The nurse made me settle down and walked off. The scene was repeated several times during that night. Yes, the screams of patients, my nausea and then injection. And then I dozed off.
I woke up and saw the nurse walking from one patient to another. Now I had the time to look at her. She was petite and good looking with short hair. She had a pleasant personality. I don’t remember seeing her sitting anytime. The doctor on duty would sit and write something and seemed to keep an eye on everything from his central position. Once I asked the nurse about the other patients as she put the injection into my canola, she said, “Mostly, we have accident victims. There is a government official, who is constantly telling us which file to bring to him and do it quickly.” She smiled and said, “We humour him, and keep saying ‘yes sir, no sir’ to him. Sometimes we even tell him that the file is on the way.”
And when I came to know that the nurse was going I said, “That was a horrible night.” She said, “Oh no, it was a very good night, compared to yesterday.” I was really shocked. “How can you call such a night good? How can a night be worse than this one?” I asked.
“Yesterday, it was very bad,” she said briefly. “We had four deaths.”
She continued, “One of them was a young boy. He’d been poisoned.” That really caught my attention. She added, “He was the son of a doctor here, who had been hit by criminals in a bazaar for not handing over his mobile phone.” So, they forcibly put poison in his mouth and made him swallow it at gun point. And then left him on the footpath to die. This happened in broad daylight in the middle of a busy street. No one dared to help.

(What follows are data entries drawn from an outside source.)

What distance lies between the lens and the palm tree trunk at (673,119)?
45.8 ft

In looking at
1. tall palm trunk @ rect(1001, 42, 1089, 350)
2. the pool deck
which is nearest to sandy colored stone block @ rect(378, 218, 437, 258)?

“By the time he was brought here he was in a bad shape. We lost him last night.”
I did not ask about the other three who were accident victims. I looked around again. The patients nearby seemed to have been changed. They appeared to have been replaced by equally ill patients. The old lady was replaced by a young boy with a bandaged eye and injured head. He too seemed to be in agony. He was a teenager and must be 14 years old. I could see his worried father sitting next to him.
Soon the environment changed completely. It seemed the new in-charge of the hospital was to walk in for a routine round. Suddenly, it appeared as if things had to look very prim and proper. So, for the second time, my bed sheet was changed by competent maids and new sheets were placed under the blanket. I tried to act the part of a nice patient too. Everyone was trying to make the place look nicer.
One doctor was a lovely, good-looking lady. I envied her for being so decked up and beautiful.
Soon the round was over and I was allowed to go on a roller coaster ride on a stretcher into the ambulance, and through a lift into my own room next to the ward. Landing with a thud onto my bed as the maid’s hand slipped, I was grateful to be there in one, stitched up, piece.
Now when I look back on that particular night, I feel a tad uncomfortable, for reasons that are not hard to explain.